Iceberg connector (alpha):

  • Now supports reading from Nessie, Arctic, and Glue catalogs.

  • Iceberg connector now uses py4j. This should remove any conflicts with other packages that use jpype.

Parquet I/O:

  • Improved performance and robustness when reading Parquet files.

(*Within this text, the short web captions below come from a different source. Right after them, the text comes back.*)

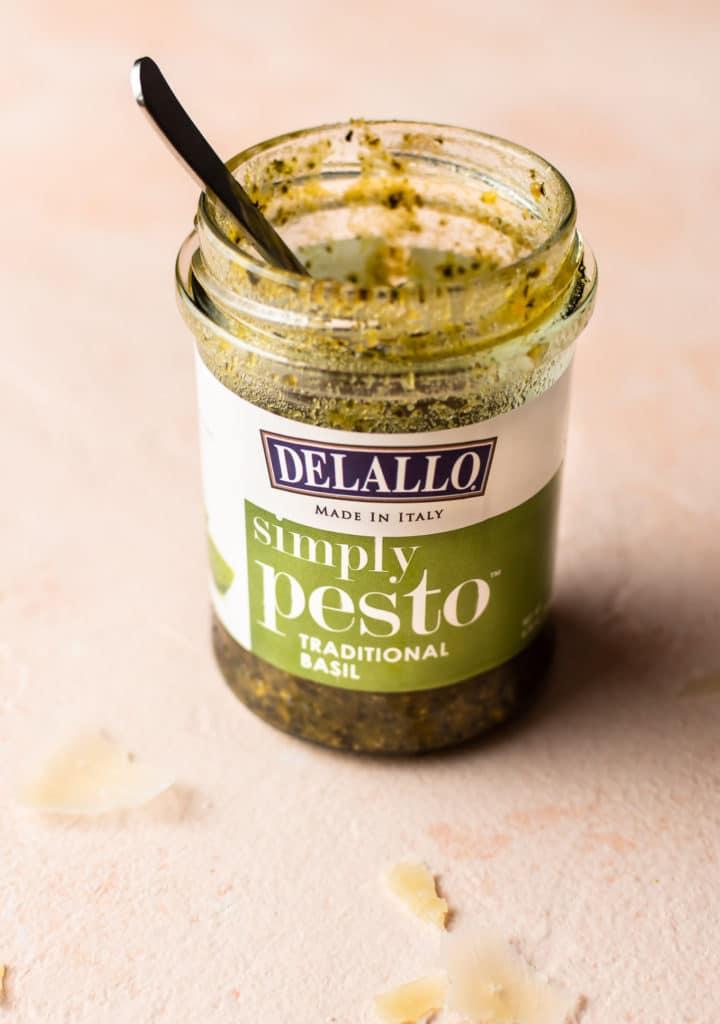 jar of Delallo's Simply Pesto
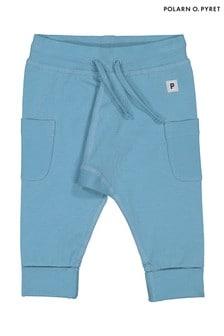 Polarn O. Pyret Blue GOTS Organic Trousers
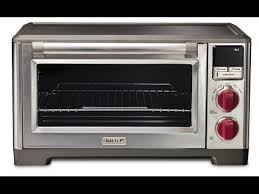 Toaster Convection Oven Ratings Best Rated Wolf Stainless Steel Convection Countertop Oven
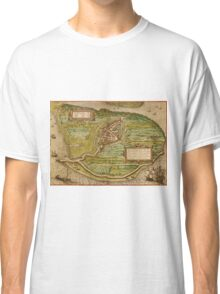 Brielle Vintage map.Geography Netherlands ,city view,building,political,Lithography,historical fashion,geo design,Cartography,Country,Science,history,urban Classic T-Shirt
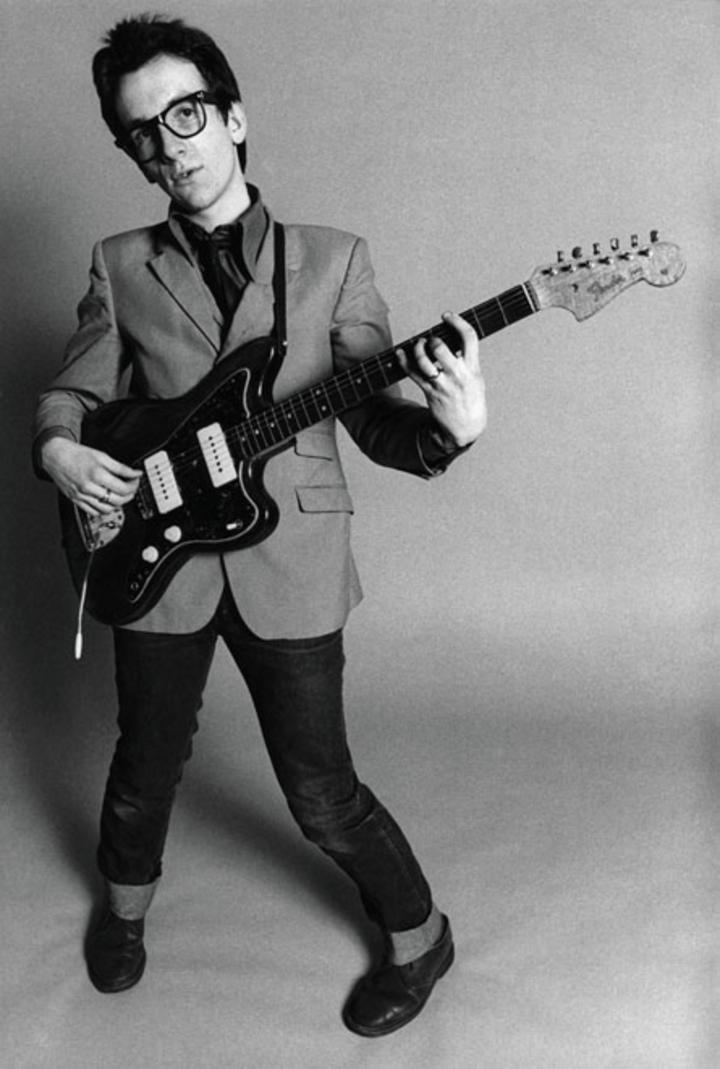 Elvis Costello @ The Capitol Theatre - Port Chester, NY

  • Several improvements to Dead Column Elimination and Filter Pushdown that enable faster Parquet read in many scenarios.

Pandas coverage:

  • Several Series operation are optimized to support dictionary-encoded string arrays, which reduces memory usage and execution time:

    • pd.Series.str.get
    • pd.Series.str.repeat
    • pd.Series.str.slice
    • pd.Series.str.pad
    • pd.Series.str.rjust
    • pd.Series.str.ljust
    • pd.Series.str.zfill
    • pd.Series.str.center
    • pd.Series.str.count
    • pd.Series.str.len
    • pd.Series.str.find
    • pd.Series.str.rfind
    • pd.Series.str.strip
    • pd.Series.str.lstrip
    • pd.Series.str.rstrip
    • pd.Series.str.extract
    • pd.Series.str.extractall
    • pd.Series.str.isalnum
    • pd.Series.str.isalpha
    • pd.Series.str.isdigit
    • pd.Series.str.isspace
    • pd.Series.str.islower
    • pd.Series.str.isupper
    • pd.Series.str.istitle
    • pd.Series.str.isnumeric
    • pd.Series.str.isdecimal
  • Support for dictionary-encoded string arrays as the key values to DataFrame.groupby, which reduces memory usage and execution time.

  • Bodo now supports Index.is_integer(), Index.is_floating(), Index.is_boolean(), Index.is_numeric(), Index.is_interval(), Index.is_categorical(), Index.is_object(), Index.T, Index.size, Index.ndim, Index.nlevels, Index.is_all_dates, Index.inferred_type, Index.empty, Index.names, Index.shape for all Index types.

  • Bodo now supports Index.argmax(), Index.argmin(), Index.argsort(), and Index.nunique() for the follwing Index types:

    • NumericIndex
    • RangeIndex
    • StringIndex
    • BinaryIndex
    • DatetimeIndex
    • TimedeltaIndex
    • CategoricalIndex
    • PeriodIndex
  • Bodo now supports Index.all() and Index.any() for the following index types:

    • NumericIndex
    • RangeIndex
    • StringIndex
    • BinaryIndex
  • Bodo now supports Index.isin(), Index.union(), Index.intersection(), Index.difference(), Index.symmetric_difference(), Index.to_list(), and Index.tolist() for the following index types:

    • NumericIndex
    • RangeIndex
    • StringIndex
    • BinaryIndex
    • DatetimeIndex
    • TimedeltaIndex
  • Bodo now supports Index.dtype and Index.to_frame() for the following index types

    • NumericIndex
    • RangeIndex
    • StringIndex
    • BinaryIndex
    • DatetimeIndex
    • TimedeltaIndex
    • CategoricalIndex
    • MultiIndex
  • Bodo now supports Index.to_series(), Index.where(), Index.putmask(), and Index.sort_values() for the following index types:

    • NumericIndex
    • RangeIndex
    • StringIndex
    • BinaryIndex
    • DatetimeIndex
    • TimedeltaIndex
    • CategoricalIndex
  • Bodo now supports Index.unique(), and Index.to_numpy() for the following index types:

    • NumericIndex
    • RangeIndex
    • StringIndex
    • BinaryIndex
    • DatetimeIndex
    • TimedeltaIndex
    • CategoricalIndex
    • IntervalIndex
  • Added support for Categorical Index iterator

  • Added support for Series.rank() with replicated data

Scikit-Learn Coverage:

  • Added support for the following functions:
    • sklearn.metrics.log_loss
    • sklearn.metrics.pairwise.cosine_similarity
    • sklearn.model_selection.KFold
    • sklearn.model_selection.LeavePOut
    • sklearn.preprocessing.OneHotEncoder
    • sklearn.preprocessing.MaxAbsScaler
    • sklearn.utils.shuffle

BodoSQL:

  • BodoSQL is available on pypi

  • BodoSQL now uses py4j. This should remove any conflicts with other packages that use jpype.

  • Significantly reduced compilation time when compiling queries with large numbers of columns for common operations (join, where, order by, limit)

  • Optimized first_value and last_value window functions when a single value is repeated for the entire column.

  • Reduced compilation with LPAD and RPAD

  • Increased filter pushdown coverage when loading data from Parquet.